I also use Bridgeports, Tormach products, and a few lathes of varying sizes. Companied by an engineering degree and a love for making, I quite enjoy hobby grade machines.
Standard feeds and speeds do not typically directly relate to those for commercial machines that have mass to damper resonances and firm anchors to the ground. Instead the hobby grade machine is typically pretty light, held down under its own weight, and has some flex to it. Yet, see a guy pull off a beautiful work piece on a machine he built himself…
My attempt, as I do not know that it has been done before, is to to make a correlation between what our formulas tell us and what the guys here are seeing. Plus, any veteran machinist I know has feeds and speeds in his head, not on the Internet or in a formula. Hopefully the community can make a nice reference to get any maker a little closer.
I really respect you guys that build a CNC router from raw materials, some machines I’ve seen built from wood or steel C channel and 608 bearings earn mass respect.

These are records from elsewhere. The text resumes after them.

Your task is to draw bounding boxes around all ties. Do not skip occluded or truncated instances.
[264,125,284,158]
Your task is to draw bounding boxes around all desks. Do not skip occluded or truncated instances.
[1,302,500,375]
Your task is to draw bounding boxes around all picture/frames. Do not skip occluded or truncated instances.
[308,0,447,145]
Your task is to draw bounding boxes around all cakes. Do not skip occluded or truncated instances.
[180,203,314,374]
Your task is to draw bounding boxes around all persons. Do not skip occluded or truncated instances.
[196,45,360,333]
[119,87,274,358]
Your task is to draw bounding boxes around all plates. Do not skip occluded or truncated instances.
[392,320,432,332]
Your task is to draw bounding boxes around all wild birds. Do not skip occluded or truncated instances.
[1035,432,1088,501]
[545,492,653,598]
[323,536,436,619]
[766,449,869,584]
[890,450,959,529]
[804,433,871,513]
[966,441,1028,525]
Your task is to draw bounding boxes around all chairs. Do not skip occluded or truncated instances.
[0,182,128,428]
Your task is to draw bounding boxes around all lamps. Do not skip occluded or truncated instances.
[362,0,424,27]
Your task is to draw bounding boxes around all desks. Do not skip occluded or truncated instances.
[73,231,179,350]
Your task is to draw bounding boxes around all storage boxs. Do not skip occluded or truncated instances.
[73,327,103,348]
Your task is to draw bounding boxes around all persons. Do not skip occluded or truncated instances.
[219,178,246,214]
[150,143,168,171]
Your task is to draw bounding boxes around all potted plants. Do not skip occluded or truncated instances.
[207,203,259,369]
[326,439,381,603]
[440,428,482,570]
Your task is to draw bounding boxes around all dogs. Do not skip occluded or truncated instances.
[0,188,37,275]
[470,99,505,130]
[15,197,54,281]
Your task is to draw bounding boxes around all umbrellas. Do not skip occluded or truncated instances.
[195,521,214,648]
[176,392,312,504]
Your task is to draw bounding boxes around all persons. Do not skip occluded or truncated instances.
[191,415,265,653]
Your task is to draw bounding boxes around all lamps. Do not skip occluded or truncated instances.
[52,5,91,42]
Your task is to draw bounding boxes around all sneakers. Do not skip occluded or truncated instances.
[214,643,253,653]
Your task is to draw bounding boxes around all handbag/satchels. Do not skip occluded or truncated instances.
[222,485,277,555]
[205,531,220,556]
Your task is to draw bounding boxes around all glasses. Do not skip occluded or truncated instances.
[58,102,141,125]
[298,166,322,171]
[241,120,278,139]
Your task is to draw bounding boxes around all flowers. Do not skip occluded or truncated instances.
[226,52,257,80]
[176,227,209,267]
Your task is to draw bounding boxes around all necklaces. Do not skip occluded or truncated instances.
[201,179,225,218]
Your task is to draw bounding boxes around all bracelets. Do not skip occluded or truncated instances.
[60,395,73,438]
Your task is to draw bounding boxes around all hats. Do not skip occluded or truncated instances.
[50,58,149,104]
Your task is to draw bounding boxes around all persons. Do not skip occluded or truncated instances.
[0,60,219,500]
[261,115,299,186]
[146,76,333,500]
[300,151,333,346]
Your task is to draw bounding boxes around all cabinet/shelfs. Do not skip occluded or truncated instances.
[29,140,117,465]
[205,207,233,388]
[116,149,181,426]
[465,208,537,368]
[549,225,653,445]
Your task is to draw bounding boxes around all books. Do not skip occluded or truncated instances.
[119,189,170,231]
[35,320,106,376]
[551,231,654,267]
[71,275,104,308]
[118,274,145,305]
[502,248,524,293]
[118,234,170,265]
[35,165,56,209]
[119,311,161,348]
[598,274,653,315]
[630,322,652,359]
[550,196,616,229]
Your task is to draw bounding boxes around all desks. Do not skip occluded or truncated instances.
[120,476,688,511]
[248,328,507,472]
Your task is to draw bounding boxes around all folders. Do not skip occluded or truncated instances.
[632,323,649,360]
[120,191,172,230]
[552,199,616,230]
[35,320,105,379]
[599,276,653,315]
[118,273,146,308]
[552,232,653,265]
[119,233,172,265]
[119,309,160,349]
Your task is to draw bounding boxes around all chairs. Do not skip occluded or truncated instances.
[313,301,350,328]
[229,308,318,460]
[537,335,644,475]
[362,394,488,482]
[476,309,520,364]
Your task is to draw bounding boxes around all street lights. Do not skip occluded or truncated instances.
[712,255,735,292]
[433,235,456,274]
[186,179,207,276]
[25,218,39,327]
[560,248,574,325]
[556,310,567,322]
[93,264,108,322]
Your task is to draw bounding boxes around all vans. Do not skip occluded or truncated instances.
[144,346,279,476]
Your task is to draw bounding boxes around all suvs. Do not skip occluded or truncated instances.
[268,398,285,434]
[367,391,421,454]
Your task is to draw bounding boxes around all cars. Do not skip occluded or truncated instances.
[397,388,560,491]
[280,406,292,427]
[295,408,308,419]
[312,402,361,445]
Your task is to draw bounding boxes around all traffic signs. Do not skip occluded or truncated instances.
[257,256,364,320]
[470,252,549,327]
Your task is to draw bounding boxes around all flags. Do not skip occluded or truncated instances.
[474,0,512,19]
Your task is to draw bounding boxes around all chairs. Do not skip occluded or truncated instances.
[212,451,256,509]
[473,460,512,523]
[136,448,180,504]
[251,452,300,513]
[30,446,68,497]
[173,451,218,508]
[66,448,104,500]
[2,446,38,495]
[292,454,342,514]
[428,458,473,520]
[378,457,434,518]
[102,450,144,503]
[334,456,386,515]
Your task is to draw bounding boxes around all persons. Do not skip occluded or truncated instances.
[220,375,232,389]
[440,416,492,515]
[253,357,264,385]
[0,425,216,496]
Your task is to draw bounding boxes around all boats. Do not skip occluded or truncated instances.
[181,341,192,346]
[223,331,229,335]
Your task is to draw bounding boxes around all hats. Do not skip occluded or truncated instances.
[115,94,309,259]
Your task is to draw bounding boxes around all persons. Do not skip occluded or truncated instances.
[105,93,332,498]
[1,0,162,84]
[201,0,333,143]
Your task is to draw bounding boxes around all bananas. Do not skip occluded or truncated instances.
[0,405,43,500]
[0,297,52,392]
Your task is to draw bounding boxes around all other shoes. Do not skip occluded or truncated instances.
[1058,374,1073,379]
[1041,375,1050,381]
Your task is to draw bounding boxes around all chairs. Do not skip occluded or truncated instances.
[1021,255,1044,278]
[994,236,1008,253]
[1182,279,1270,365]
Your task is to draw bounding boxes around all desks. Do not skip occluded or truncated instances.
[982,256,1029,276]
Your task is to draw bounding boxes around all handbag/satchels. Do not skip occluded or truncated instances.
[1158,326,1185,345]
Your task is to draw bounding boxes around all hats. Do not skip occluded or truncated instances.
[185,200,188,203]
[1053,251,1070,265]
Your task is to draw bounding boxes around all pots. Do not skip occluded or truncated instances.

The approach is much like you are hinting at here, and what I was alluding to above. Commercial machines F&S simply don’t directly relate to our machines for all the reasons you list above. If we could get enough input perhaps there is a more appropriate “guess” we could make at the proper feeds and speeds although doubtful linear. My hope is for the guy that just built his machine to have a starting point. The feeds and speeds I use are after multiple broken and wore bits… If I had a dollar for every end mill I have broken over the years… I’d buy more endmills to break.
Steel. I believe the reason most of us have issues with this is the lowered RPM range needed and available torque from our spindles. The torque curve on even a VFD driven spindle is not a straight line from 1 RPM to max. I have successfully pulled a few cuts off but not enough experience to back feed it into something usable.
Man, you hit the nail on the head there. We are constantly requested to make larger format machines. So much so I wrote out a long blog about deflection (of course static situations only) to give the guys that get upset we won’t make the 1500mm pined at two ends, 4 lb Z gantry, extruder aluminum X. It simply creates a machine much more deflective than the material itself. You’ve been at this for a while, your experience shows it.
I use a shopbot buddy, and what you’re saying is true even there. When cutting aluminum what a calculation tells you will work rarely does, I generally speed up the spindle and slow the feedrate down to ensure no loading up of the flutes.